Stated task. Repeat word for word everything from the line containing "When observed, is" down to the end of the records.

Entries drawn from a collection
---

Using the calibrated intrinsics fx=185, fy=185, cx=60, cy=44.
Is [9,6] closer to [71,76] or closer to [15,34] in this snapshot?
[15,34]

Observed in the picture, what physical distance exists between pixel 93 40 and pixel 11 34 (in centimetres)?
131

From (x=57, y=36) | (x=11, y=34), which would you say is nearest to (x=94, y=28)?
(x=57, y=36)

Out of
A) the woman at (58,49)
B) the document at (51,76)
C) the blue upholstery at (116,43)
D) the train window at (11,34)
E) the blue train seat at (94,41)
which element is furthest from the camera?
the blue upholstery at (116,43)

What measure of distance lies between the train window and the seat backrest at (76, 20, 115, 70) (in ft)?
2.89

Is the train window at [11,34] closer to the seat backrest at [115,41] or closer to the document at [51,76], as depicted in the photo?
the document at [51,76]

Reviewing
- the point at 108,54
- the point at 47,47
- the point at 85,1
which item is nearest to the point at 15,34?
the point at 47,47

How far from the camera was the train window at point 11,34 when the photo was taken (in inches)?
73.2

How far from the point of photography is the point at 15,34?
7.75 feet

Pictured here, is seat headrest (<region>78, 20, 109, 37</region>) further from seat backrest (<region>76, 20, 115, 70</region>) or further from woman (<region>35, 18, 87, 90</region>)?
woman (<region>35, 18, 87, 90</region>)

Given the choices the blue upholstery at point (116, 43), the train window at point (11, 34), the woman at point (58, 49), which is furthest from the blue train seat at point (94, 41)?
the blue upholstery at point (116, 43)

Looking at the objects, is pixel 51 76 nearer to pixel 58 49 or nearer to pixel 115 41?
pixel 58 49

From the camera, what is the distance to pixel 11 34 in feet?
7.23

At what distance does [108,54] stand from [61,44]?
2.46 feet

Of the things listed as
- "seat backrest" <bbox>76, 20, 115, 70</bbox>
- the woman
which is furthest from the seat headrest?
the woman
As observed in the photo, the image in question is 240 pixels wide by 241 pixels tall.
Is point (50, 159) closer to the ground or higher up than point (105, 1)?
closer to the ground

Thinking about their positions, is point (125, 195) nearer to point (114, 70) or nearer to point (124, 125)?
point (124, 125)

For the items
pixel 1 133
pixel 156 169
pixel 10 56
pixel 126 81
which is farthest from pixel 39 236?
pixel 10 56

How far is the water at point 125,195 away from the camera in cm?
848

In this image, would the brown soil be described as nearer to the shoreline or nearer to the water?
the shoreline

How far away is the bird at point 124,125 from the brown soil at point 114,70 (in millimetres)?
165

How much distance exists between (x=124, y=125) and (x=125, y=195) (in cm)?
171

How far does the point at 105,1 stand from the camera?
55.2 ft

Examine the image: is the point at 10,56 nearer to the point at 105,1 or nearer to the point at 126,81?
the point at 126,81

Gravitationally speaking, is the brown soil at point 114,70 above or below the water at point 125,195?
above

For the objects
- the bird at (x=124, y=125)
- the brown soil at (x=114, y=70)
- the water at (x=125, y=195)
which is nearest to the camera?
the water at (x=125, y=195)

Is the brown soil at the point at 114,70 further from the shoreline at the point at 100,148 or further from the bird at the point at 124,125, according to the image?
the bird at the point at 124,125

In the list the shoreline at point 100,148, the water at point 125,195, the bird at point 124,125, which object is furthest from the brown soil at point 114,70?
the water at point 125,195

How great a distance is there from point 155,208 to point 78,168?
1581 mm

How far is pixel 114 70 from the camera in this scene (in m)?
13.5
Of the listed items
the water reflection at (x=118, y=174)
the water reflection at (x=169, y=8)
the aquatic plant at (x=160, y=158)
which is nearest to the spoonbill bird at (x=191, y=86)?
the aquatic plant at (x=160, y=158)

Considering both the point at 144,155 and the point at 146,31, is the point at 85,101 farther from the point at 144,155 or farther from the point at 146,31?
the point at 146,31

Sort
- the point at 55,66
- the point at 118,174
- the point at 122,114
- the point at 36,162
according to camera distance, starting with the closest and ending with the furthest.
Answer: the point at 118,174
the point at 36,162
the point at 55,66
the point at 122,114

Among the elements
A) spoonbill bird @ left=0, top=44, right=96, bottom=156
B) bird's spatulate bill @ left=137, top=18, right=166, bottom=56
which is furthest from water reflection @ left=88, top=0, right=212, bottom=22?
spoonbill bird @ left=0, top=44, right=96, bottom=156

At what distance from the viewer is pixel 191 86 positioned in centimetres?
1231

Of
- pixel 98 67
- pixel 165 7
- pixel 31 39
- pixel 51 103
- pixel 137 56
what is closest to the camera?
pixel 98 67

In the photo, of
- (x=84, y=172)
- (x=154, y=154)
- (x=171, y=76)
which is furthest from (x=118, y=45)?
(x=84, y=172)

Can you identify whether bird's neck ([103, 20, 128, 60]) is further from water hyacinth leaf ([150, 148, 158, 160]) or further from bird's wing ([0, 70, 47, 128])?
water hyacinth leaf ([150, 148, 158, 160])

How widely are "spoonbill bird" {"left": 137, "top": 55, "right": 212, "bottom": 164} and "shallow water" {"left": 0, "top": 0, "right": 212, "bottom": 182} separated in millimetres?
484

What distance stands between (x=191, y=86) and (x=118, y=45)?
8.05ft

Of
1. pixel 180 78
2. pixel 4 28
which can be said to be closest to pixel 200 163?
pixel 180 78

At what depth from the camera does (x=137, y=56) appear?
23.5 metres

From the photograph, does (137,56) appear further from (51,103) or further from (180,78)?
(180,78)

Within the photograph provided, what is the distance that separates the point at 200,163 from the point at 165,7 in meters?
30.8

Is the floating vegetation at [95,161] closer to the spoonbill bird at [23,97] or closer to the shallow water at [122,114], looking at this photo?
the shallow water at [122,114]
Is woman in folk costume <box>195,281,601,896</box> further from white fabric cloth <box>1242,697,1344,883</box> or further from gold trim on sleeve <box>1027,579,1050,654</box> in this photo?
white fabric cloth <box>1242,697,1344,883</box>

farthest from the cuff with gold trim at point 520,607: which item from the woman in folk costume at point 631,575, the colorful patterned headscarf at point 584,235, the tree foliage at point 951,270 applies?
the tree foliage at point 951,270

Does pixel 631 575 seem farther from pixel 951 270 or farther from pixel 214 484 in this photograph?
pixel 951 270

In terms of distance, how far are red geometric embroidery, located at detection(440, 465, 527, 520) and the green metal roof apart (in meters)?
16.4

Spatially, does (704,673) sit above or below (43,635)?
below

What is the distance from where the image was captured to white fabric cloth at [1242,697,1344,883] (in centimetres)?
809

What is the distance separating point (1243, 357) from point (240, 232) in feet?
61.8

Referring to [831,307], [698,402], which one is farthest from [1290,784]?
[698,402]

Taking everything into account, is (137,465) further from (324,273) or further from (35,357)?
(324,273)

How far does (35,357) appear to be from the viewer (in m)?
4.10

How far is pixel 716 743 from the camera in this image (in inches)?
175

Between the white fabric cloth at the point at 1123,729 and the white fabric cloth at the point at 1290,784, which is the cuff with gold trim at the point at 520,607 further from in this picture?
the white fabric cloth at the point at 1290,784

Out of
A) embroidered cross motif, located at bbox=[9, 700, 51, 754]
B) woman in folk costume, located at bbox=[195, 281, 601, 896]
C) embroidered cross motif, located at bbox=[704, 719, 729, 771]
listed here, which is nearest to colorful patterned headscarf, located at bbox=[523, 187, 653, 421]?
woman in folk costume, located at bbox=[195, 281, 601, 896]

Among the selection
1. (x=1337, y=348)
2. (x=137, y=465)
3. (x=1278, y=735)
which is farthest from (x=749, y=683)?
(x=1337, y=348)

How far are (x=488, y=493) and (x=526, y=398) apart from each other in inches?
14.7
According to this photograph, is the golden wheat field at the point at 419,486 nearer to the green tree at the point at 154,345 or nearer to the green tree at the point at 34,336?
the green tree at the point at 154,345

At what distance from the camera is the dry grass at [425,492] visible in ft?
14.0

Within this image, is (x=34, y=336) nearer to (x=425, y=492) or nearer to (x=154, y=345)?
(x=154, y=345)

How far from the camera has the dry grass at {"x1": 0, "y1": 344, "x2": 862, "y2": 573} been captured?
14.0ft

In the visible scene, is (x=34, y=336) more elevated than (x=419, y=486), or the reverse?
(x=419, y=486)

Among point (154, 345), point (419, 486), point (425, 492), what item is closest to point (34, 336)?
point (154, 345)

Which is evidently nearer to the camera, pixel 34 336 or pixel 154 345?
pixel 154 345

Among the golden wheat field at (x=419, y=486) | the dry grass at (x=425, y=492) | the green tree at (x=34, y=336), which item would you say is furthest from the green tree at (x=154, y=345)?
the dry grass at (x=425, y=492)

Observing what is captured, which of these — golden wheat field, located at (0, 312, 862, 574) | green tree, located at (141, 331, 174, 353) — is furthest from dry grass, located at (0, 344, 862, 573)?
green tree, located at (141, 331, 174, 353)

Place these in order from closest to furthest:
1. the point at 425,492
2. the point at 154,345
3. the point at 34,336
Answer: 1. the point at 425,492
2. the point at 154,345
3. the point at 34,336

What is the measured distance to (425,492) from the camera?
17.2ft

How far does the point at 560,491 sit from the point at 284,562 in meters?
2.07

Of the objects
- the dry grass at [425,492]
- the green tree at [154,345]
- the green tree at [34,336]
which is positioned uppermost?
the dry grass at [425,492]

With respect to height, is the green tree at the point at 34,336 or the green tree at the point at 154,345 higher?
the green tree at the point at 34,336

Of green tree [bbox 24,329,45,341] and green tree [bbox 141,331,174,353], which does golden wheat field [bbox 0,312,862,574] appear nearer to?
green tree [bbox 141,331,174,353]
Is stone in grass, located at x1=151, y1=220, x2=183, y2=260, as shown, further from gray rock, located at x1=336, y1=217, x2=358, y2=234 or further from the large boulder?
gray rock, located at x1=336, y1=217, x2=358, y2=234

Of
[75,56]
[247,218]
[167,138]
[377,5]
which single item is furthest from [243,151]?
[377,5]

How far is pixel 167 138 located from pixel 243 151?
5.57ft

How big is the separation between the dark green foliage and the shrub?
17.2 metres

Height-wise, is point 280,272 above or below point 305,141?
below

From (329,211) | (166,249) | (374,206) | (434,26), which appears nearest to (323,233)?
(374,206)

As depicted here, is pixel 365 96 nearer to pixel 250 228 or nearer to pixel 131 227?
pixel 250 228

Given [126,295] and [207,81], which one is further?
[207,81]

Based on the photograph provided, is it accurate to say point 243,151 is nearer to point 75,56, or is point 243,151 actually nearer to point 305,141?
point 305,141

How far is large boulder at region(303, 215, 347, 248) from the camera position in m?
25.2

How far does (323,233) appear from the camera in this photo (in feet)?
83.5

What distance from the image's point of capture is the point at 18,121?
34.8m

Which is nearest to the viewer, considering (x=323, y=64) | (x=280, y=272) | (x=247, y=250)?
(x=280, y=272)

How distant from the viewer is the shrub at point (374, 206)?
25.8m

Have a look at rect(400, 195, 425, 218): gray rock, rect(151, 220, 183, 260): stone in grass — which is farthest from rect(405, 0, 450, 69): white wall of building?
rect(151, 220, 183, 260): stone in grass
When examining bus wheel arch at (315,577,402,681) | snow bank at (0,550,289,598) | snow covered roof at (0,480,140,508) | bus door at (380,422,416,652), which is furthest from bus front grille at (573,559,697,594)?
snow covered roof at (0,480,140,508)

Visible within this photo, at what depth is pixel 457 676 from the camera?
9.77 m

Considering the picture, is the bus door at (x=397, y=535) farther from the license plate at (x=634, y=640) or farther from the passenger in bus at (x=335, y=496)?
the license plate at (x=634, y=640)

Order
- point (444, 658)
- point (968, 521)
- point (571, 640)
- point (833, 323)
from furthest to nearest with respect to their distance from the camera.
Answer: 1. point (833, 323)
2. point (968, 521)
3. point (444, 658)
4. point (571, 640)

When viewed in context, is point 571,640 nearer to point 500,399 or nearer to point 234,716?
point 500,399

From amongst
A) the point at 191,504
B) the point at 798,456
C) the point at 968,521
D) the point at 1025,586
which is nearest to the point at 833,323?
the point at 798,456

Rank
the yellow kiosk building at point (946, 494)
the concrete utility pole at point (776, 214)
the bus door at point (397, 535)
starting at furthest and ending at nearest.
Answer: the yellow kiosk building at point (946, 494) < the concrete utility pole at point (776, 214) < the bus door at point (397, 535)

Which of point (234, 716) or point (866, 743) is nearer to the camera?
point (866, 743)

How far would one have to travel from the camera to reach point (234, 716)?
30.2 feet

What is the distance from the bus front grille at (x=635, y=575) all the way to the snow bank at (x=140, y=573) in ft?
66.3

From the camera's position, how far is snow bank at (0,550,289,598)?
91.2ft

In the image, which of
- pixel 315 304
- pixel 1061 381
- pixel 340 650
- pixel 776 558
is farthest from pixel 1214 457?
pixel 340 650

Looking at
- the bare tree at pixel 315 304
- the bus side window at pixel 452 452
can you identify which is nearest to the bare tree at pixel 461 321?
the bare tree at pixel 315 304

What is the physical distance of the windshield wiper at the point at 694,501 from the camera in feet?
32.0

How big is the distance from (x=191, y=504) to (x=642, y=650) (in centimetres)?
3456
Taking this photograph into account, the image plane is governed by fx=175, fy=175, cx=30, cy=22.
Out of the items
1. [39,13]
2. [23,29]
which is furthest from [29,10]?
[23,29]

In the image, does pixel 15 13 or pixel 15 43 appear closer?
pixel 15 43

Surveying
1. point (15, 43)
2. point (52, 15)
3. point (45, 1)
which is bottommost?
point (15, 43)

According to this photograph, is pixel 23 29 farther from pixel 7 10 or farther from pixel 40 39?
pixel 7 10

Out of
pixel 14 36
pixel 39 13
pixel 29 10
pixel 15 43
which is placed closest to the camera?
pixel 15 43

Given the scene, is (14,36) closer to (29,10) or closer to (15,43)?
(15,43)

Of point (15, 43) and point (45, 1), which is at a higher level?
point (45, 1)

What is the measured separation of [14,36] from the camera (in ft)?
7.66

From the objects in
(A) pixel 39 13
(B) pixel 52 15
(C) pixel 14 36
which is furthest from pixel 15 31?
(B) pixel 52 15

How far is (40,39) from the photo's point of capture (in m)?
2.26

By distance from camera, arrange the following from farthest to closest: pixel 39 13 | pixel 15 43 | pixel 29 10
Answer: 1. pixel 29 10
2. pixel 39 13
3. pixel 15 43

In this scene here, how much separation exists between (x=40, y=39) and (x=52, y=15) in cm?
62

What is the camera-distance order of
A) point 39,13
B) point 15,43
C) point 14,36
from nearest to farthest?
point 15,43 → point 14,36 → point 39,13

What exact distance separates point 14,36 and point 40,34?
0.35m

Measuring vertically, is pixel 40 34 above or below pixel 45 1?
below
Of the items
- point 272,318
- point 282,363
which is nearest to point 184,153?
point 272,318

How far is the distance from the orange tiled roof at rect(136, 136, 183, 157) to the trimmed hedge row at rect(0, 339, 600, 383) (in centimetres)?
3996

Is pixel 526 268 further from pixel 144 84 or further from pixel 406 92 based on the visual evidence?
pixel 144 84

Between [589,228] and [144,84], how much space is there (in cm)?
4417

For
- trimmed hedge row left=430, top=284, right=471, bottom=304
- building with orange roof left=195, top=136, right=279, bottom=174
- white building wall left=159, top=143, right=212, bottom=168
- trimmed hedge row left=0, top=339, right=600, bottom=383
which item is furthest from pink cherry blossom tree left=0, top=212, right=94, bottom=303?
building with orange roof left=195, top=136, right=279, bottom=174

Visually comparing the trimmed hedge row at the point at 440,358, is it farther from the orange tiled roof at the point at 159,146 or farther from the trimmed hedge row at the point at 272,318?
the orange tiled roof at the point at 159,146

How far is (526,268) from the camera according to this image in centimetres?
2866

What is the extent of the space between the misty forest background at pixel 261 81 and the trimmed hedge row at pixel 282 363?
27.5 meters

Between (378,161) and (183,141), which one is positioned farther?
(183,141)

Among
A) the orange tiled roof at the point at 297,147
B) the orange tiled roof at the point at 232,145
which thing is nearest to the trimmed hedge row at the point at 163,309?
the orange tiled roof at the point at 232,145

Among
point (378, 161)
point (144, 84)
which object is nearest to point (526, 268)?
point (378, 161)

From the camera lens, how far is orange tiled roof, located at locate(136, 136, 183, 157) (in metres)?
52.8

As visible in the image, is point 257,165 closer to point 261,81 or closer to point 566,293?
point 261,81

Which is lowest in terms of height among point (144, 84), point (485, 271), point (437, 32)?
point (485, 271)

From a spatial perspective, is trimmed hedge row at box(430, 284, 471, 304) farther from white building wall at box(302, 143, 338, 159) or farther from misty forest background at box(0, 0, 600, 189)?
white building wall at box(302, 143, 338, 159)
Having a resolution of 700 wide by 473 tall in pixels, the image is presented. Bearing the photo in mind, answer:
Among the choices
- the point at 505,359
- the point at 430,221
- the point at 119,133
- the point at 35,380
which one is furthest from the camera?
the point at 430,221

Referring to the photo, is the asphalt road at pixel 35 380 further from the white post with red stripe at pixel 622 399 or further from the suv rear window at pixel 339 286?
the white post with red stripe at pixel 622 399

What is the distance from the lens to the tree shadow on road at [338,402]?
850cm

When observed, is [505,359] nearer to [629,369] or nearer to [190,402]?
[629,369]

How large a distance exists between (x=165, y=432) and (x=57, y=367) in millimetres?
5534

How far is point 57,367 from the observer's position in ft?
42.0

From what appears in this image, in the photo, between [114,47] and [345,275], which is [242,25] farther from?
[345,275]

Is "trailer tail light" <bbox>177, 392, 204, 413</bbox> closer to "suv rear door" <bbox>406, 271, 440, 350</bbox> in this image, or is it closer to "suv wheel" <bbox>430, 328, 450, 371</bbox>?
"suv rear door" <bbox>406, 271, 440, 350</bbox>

---

Response.
When observed, is [505,359] nearer to [629,369] or nearer to [190,402]?
[629,369]

How large a distance exists between (x=165, y=432) and (x=57, y=367) in millimetres?
5534

How far is point 57,367 from the observer's position in ft?
42.0

From what appears in this image, in the photo, between [114,47] and [345,275], which is [242,25] farther from?
[345,275]

Is "trailer tail light" <bbox>177, 392, 204, 413</bbox> closer to "suv rear door" <bbox>406, 271, 440, 350</bbox> in this image, or is it closer to "suv wheel" <bbox>430, 328, 450, 371</bbox>?
"suv rear door" <bbox>406, 271, 440, 350</bbox>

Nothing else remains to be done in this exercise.